La violenza sulle donne, prassi dell'esercito, impedisce loro
di uscire dalle comunità per lavorare o per recarsi al
mercato. Una tensione psicologica distruttiva è ottenuta
mediante quotidiani raid aerei o di elicotteri sulle baracche
e con minacce quali lo sgozzamento parziale dei pochi animali,
che avendo il tempo di tornare al campo sanguinanti servono da
ammonimento: "se uscite fate la stessa fine". Le trappole
uccidono quel poco di allevamento, finalizzato per lo più
al mercato per poter comprare qualche medicina. Questa è
la risposta alla mia ingenua domanda: "Pulizia etnica a bassissima
intensità". Il governo di Zedillo non è certo
grossolano come quello di Milosevic: le stragi di massa richiamano
l'attenzione del mondo (Acteal fa scuola) e imbarazzerebbero i
potenti vicini e alleati Usa. Una morte giornaliera per fame,
malattia, qualche assassinio
non fa notizia: è solo
questione di tempo. E permette all'ipocrisia dei grandi di non
vedere. Non si tratta solo di USA o Unione Europea. A Polho abbiamo
incontrato una comunità di trecento persone che due anni
fa ha accolto novemila profughi, condividendo la fame, il fango
e la mancanza di tutto. L'Alto Commissariato per i Rifugiati delle
Nazioni Unite, non muove un dito perché la sua competenza
riguarda solo i profughi in terra straniera e lì è
ancora Messico. Pochi chilometri più a Sud è Guatemala
e allora sarebbe stata tutta un'altra cosa: peccato che non lo
sapevano! La Croce Rossa Internazionale presente nel campo ha
accettato di distribuire solo la quantità di viveri permessa
dal governo: una quantità ridicola in piena emergenza alimentare.
E la gente muore di fame! Così vengono sterminati oggi
i discendenti degli antichi Maya. A fronte di tutto questo sta
la loro millenaria dignità che nello scontro con questa
nuova emergenza ha pure trasceso se stessa. Non abbiamo incontrato
un bambino o una donna che chiedesse l'elemosina nelle comunità,
al contrario di quanto avviene in città. Nelle comunità
in rivolta è proibito qualsiasi alcolico, tanto più
gli stupefacenti, e questo per esplicita volontà delle
donne. La violenza è bandita: dopo l'insurrezione del 1
gennaio 1994, non un colpo è stato sparato dagli insorti.

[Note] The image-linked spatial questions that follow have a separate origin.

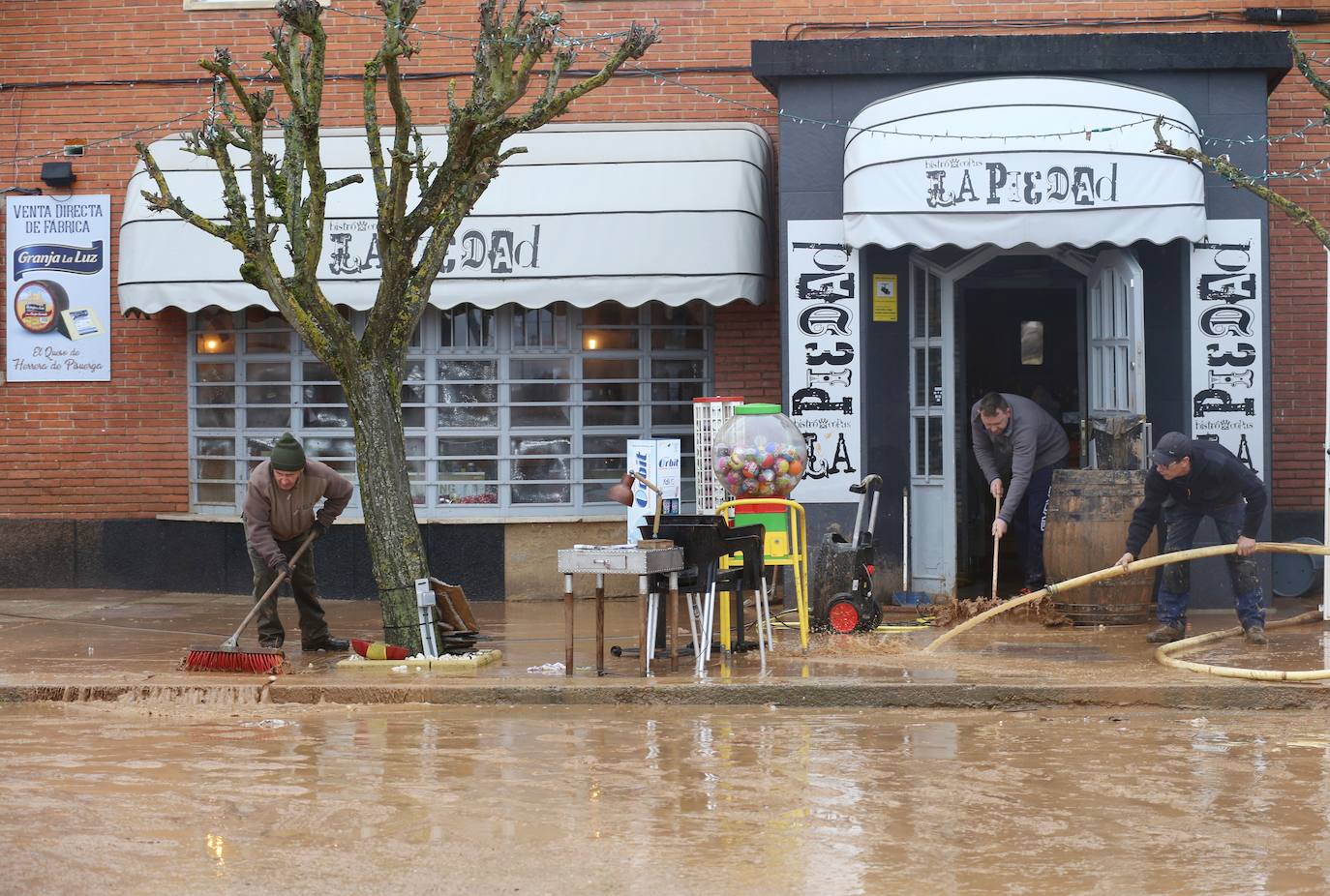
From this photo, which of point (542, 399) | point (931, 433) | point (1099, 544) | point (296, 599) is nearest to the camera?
point (296, 599)

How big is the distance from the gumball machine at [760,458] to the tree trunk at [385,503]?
2.18 meters

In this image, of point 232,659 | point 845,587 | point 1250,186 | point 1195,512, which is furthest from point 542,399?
point 1250,186

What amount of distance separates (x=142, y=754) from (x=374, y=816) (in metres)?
1.93

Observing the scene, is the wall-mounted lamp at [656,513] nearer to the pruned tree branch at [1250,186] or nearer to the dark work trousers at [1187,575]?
the dark work trousers at [1187,575]

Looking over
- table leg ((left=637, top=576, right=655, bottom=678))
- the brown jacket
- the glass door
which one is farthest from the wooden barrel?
the brown jacket

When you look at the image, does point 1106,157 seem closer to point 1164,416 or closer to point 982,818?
point 1164,416

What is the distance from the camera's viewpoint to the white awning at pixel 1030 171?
11.8 metres

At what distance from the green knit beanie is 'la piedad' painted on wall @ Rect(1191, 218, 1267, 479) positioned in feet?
22.1

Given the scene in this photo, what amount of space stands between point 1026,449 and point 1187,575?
1.72m

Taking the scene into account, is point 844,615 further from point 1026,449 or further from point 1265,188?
point 1265,188

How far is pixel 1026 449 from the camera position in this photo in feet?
40.9

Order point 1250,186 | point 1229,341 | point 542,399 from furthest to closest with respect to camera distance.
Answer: point 542,399 → point 1229,341 → point 1250,186

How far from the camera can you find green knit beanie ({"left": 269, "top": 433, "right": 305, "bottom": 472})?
10.7 m

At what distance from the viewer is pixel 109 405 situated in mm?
14914
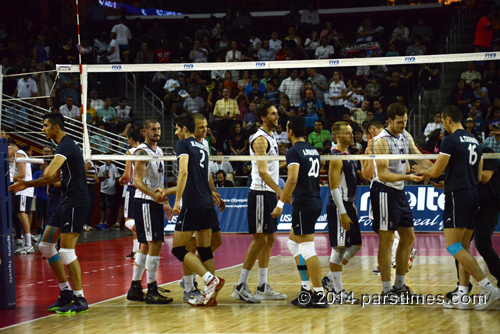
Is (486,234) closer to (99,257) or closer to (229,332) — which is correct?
(229,332)

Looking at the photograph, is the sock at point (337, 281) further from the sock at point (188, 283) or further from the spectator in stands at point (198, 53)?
the spectator in stands at point (198, 53)

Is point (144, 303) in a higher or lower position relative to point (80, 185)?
lower

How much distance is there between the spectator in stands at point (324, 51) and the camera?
21.5m

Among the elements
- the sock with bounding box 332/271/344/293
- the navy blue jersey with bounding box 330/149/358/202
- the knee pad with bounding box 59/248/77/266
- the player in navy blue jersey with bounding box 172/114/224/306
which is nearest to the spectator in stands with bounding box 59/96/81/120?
the player in navy blue jersey with bounding box 172/114/224/306

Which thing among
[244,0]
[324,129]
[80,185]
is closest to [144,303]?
[80,185]

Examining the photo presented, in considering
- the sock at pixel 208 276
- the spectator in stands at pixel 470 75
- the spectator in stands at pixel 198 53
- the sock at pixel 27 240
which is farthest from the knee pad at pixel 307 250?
the spectator in stands at pixel 198 53

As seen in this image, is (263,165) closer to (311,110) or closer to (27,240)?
(27,240)

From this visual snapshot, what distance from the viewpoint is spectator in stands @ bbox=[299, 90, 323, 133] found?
16064 mm

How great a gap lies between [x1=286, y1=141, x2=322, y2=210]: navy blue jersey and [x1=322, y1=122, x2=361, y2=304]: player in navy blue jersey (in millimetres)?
360

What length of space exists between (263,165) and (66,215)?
8.33 feet

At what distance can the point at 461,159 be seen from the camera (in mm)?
7492

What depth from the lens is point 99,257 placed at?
43.3 ft

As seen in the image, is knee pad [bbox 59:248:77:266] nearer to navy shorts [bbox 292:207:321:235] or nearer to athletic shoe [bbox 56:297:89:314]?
athletic shoe [bbox 56:297:89:314]

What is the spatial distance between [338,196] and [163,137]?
460 inches
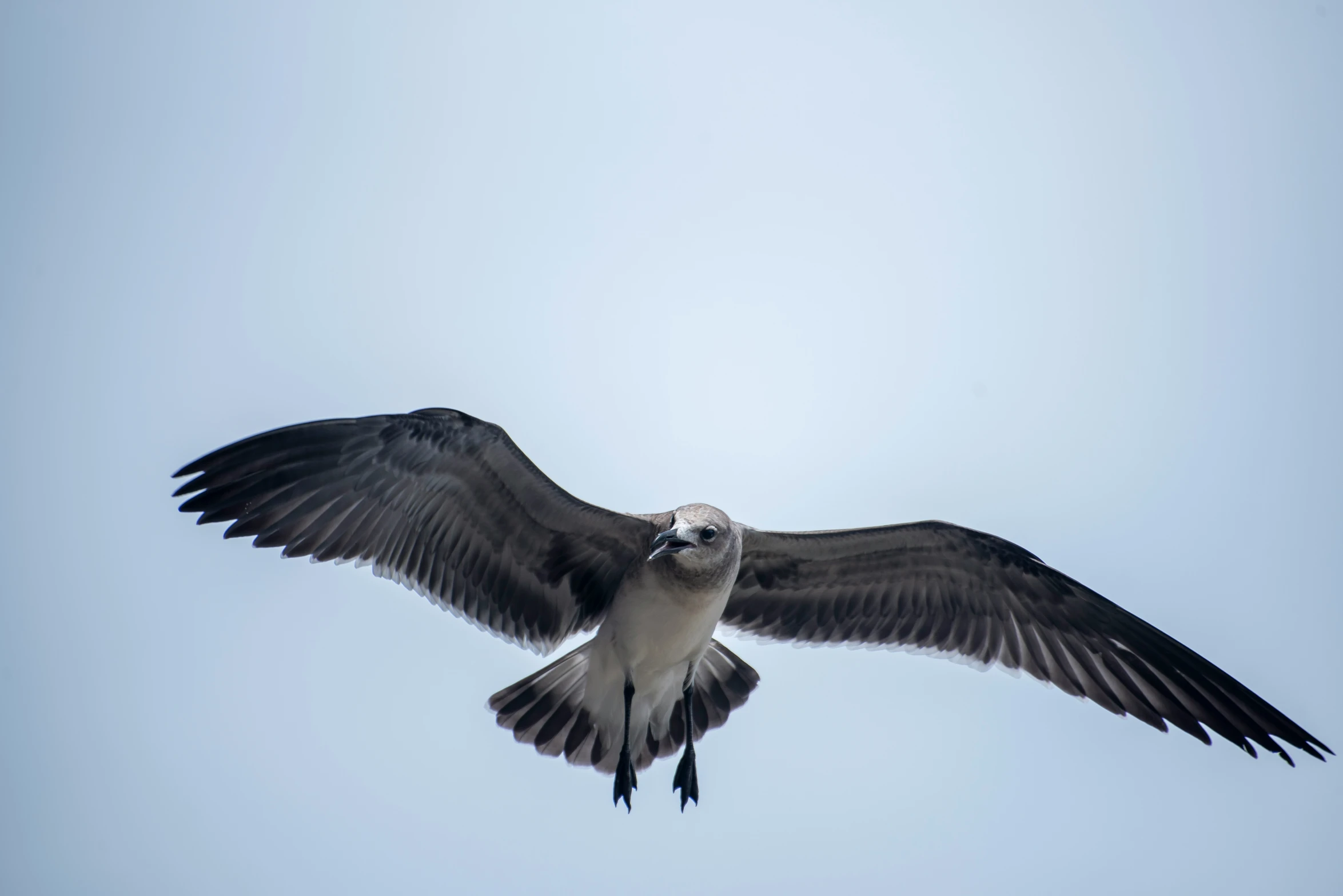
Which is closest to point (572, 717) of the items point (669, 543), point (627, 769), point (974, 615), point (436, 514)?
point (627, 769)

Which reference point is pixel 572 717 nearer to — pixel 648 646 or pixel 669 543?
pixel 648 646

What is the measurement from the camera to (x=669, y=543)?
6.47 meters

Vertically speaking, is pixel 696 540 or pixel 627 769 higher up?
pixel 696 540

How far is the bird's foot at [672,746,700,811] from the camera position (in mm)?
7234

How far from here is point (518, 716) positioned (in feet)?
25.0

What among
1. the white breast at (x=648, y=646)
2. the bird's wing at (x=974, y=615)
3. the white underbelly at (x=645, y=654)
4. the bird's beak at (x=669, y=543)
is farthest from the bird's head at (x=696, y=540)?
the bird's wing at (x=974, y=615)

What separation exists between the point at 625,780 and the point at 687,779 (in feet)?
1.46

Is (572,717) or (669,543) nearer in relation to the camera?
(669,543)

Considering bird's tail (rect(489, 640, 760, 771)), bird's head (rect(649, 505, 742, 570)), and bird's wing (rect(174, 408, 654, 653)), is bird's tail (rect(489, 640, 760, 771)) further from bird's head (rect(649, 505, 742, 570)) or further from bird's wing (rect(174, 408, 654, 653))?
bird's head (rect(649, 505, 742, 570))

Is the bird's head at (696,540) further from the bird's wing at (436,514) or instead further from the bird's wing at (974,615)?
the bird's wing at (974,615)

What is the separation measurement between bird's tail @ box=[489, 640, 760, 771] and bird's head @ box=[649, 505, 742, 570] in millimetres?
1254

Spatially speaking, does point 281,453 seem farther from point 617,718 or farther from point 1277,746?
point 1277,746

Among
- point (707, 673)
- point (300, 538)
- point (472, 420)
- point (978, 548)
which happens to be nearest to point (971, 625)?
point (978, 548)

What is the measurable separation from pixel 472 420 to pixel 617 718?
2.24 m
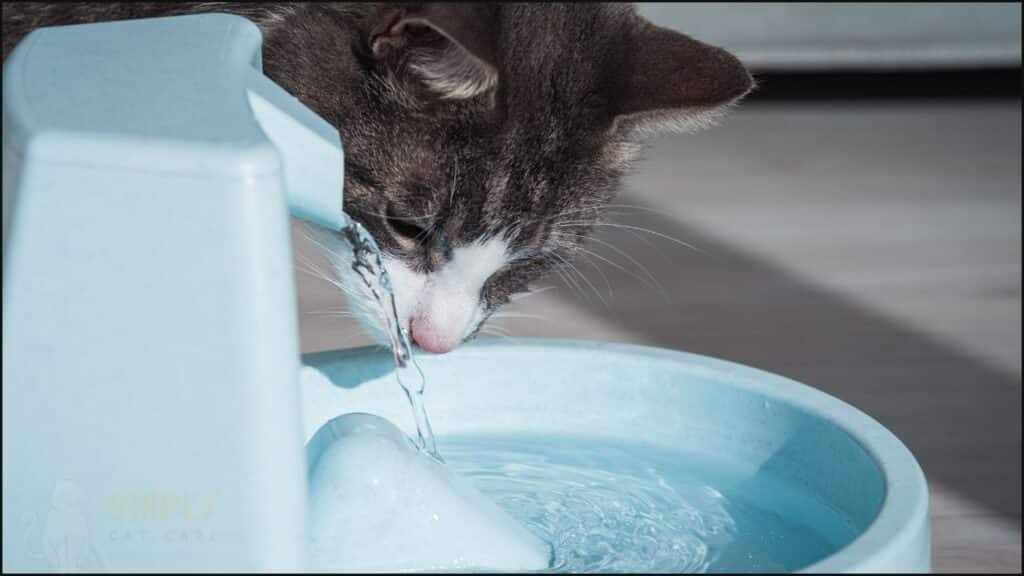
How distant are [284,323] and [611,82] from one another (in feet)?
2.00

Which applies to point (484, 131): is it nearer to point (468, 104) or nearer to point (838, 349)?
point (468, 104)

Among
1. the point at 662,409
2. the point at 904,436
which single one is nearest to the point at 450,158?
the point at 662,409

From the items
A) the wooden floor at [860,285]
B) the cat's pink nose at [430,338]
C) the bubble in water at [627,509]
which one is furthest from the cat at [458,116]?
the wooden floor at [860,285]

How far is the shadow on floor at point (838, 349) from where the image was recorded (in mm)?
1546

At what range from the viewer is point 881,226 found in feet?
8.49

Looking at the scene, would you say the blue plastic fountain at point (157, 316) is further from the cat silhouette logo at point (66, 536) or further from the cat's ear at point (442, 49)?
the cat's ear at point (442, 49)

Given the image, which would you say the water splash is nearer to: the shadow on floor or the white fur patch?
the white fur patch

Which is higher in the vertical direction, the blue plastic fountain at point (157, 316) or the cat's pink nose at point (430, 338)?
the blue plastic fountain at point (157, 316)

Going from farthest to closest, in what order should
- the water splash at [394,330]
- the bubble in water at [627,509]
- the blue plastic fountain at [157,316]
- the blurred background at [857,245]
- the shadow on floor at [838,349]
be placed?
the blurred background at [857,245], the shadow on floor at [838,349], the water splash at [394,330], the bubble in water at [627,509], the blue plastic fountain at [157,316]

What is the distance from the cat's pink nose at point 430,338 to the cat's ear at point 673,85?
0.24 metres

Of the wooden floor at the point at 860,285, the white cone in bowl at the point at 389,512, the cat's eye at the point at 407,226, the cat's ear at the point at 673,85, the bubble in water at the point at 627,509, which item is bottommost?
the wooden floor at the point at 860,285

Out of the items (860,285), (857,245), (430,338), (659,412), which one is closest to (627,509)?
(659,412)

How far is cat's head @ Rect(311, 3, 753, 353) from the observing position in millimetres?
1096

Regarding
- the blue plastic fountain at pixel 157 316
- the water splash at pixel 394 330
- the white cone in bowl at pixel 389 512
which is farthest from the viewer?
the water splash at pixel 394 330
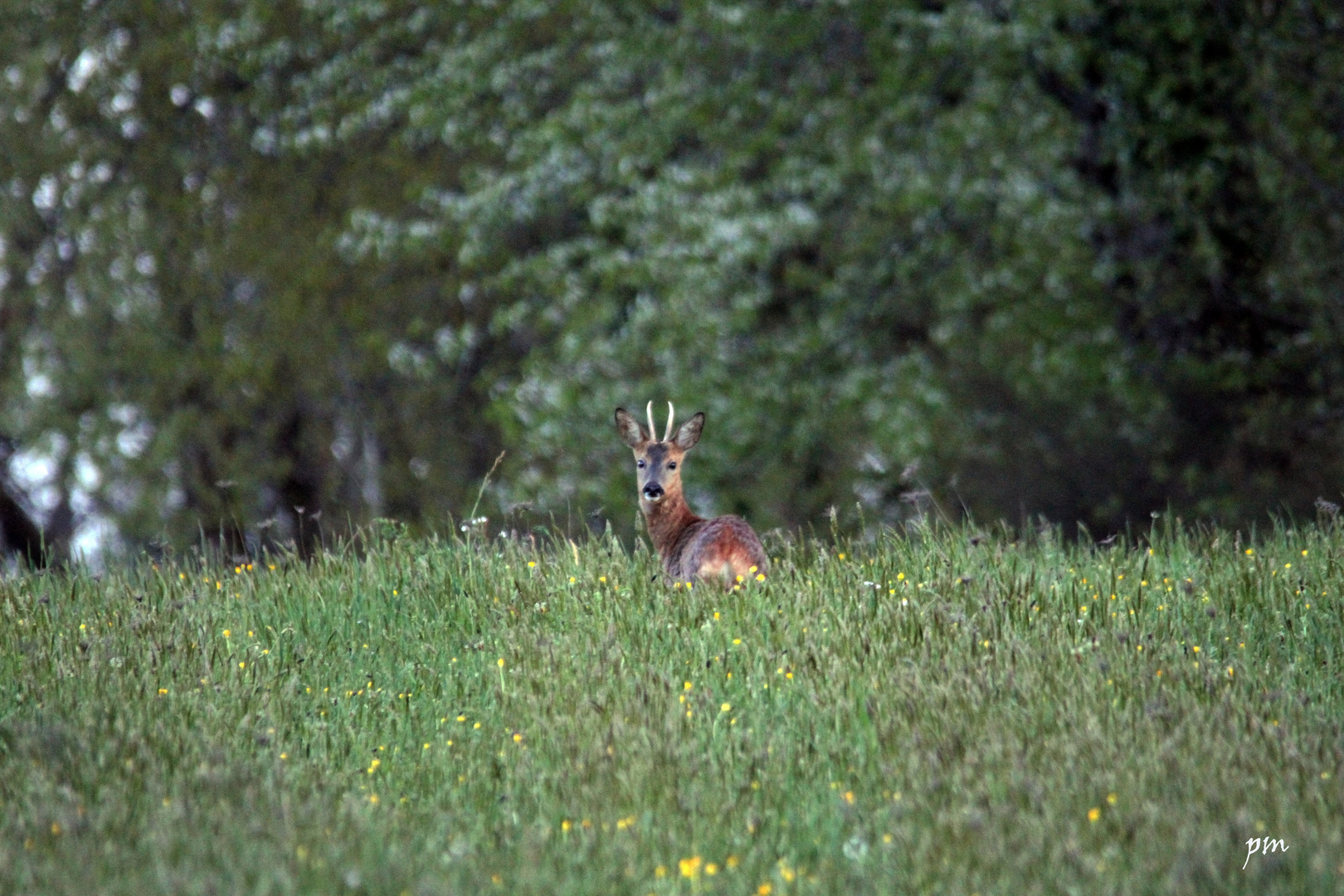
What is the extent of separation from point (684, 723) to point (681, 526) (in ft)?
9.23

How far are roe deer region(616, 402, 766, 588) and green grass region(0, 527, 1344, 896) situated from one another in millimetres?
238

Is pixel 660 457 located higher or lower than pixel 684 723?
higher

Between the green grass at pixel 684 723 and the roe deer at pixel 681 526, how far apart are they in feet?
0.78

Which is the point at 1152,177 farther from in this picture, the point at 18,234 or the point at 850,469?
the point at 18,234

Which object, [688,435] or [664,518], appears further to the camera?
[688,435]

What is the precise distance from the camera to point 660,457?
8461mm

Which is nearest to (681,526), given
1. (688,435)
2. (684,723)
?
(688,435)

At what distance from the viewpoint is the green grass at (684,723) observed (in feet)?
14.7

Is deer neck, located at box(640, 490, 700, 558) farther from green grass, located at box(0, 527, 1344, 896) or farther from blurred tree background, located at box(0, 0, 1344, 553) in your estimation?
blurred tree background, located at box(0, 0, 1344, 553)

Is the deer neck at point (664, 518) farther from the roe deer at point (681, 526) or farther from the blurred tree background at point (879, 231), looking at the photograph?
the blurred tree background at point (879, 231)

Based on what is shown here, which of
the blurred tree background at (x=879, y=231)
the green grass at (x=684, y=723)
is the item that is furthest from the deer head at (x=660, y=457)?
the blurred tree background at (x=879, y=231)

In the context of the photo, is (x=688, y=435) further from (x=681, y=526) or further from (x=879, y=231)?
(x=879, y=231)

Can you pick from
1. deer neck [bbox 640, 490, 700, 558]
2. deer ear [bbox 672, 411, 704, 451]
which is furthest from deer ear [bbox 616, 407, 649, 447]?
deer neck [bbox 640, 490, 700, 558]

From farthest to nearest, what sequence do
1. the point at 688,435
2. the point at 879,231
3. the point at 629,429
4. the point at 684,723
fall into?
1. the point at 879,231
2. the point at 629,429
3. the point at 688,435
4. the point at 684,723
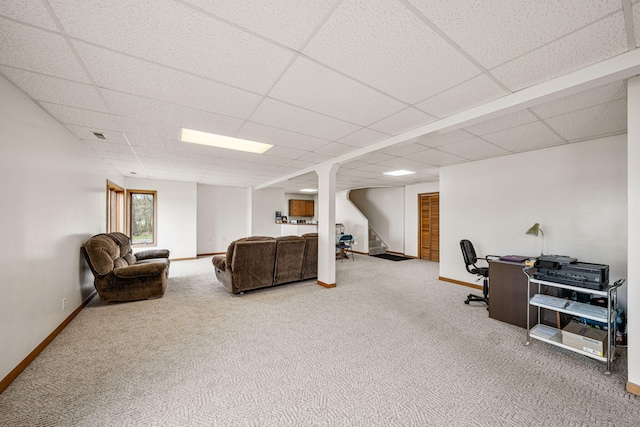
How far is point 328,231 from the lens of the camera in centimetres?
459

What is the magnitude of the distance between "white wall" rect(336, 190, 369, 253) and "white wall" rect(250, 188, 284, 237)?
232cm

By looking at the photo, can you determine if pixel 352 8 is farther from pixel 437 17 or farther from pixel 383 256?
pixel 383 256

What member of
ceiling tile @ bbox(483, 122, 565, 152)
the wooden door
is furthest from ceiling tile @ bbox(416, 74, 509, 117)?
the wooden door

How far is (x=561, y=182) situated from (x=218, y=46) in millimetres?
4637


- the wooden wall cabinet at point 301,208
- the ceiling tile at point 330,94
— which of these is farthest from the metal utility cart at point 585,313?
the wooden wall cabinet at point 301,208

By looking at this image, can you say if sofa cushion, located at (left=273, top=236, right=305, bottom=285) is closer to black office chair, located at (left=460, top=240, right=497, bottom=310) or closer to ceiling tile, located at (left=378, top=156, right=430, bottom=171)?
ceiling tile, located at (left=378, top=156, right=430, bottom=171)

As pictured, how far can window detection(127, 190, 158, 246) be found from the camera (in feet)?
22.7

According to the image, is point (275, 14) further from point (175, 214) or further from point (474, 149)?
point (175, 214)

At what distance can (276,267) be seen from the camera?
14.7ft

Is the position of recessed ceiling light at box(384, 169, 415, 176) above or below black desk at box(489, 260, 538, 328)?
above

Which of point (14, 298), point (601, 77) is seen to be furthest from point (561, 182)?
point (14, 298)

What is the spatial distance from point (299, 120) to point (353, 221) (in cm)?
659

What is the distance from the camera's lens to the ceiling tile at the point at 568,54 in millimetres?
1442

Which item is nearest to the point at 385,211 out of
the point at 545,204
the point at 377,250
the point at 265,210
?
the point at 377,250
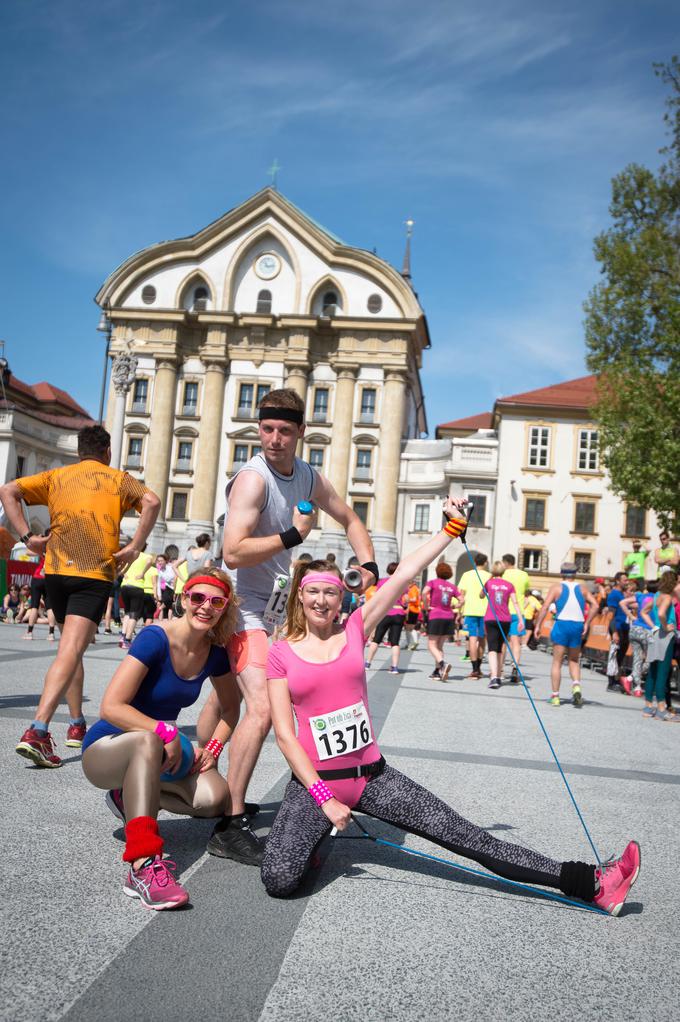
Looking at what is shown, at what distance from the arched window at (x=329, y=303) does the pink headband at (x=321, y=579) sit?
57357mm

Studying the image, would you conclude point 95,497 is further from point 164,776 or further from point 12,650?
point 12,650

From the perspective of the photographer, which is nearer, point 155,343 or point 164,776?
point 164,776

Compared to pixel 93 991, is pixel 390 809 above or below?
above

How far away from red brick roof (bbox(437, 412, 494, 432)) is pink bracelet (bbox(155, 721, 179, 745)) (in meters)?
66.5

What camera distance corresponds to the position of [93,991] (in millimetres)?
2482

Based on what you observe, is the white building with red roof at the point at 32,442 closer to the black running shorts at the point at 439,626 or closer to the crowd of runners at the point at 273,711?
the black running shorts at the point at 439,626

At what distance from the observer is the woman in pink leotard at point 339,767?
3.49m

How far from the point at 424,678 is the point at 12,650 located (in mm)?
6123

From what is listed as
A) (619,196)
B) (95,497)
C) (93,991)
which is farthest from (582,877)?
(619,196)

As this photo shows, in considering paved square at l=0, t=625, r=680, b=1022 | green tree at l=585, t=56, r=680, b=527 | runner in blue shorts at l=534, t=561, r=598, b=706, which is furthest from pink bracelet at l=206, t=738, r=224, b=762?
green tree at l=585, t=56, r=680, b=527

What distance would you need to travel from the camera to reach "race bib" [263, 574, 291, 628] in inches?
169

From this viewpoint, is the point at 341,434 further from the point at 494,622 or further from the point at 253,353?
the point at 494,622

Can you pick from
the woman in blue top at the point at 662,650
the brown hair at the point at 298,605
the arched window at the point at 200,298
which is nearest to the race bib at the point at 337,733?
the brown hair at the point at 298,605

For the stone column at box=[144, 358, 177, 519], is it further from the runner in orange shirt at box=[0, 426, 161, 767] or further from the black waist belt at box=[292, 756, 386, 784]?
the black waist belt at box=[292, 756, 386, 784]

Questo imbarazza più di tutto il governo: avere 70.000
effettivi stanziati e mancare di pretesti per lanciare l'azione
finale. La lotta zapatista si conduce con le armi degli ideali,
della verità, della giustizia e corre sulle labbra, sulla
carta, su internet. Se la verità non è dalla tua
parte non puoi inventartela e non ci sono proiettili o bombe capaci
di far saltare le idee! Infine un ultimo aspetto che ha oltrepassato
le nostre aspettative è la religiosità di questa
gente. La vergine di Guadalupe (magari con il bavaglio zapatista
come ad Oventic) si accompagna sui murales delle baracche al Che
e a Zapata. Nella comunità di Jerusalem, base di appoggio
zapatista, siamo stati accolti nella baracca-chiesa ed il diacono
che serve questa ed altre sei comunità, a rischio della
vita, ci ha fatto pregare prima e dopo l'incontro. Qui una donna
si è avvicinata al microfono ed in lingua Tzotzil ha detto:
"per 40 anni abbiamo avuto un grande vescovo: Tatic (Mons.
Ruiz); ora avevamo un altro bravo vescovo: Raul Vera, ma ce l'hanno
tolto. Perché la Chiesa ci abbandona così?".
Io ho ringraziato il buon Dio di non saper parlare in Tzotzil,
e mi sono ingoiato lo spagnolo. Ho pensato solo che oggi, come
duemila anni fa, Dio non abita più il pinnacolo del Tempio
e neanche il Sancta Santorum: è di nuovo fuori dalla città,
nelle capanne del mondo. Anche la fede in Chiapas va per sentieri
sconosciuti e "rigenera come aquila la sua giovinezza".
In sintesi mi resta un'immagine: quella dello zapatista incappucciato
con il braccio alzato che invita i militari a mettersi dalla stessa
parte. Non imbraccia il fucile, ma stringe al petto un bimbo,
Giacinto, di pochissimi anni. Sotto quel passamontagne non si
cela un volto, ma infiniti: il suo, il mio, quelli di tutti quanti
credono che la tenerezza e non la violenza, la fede e non il mercato,
la solidarietà e non il neoliberismo libereranno l'umanità
dalla schiavitù del denaro che uccide, aprendola a pienezza
di vita. E' questa la speranza che a dispetto di tutto in Chiapas
ha iniziato a germogliare e noi l'abbiamo respirata.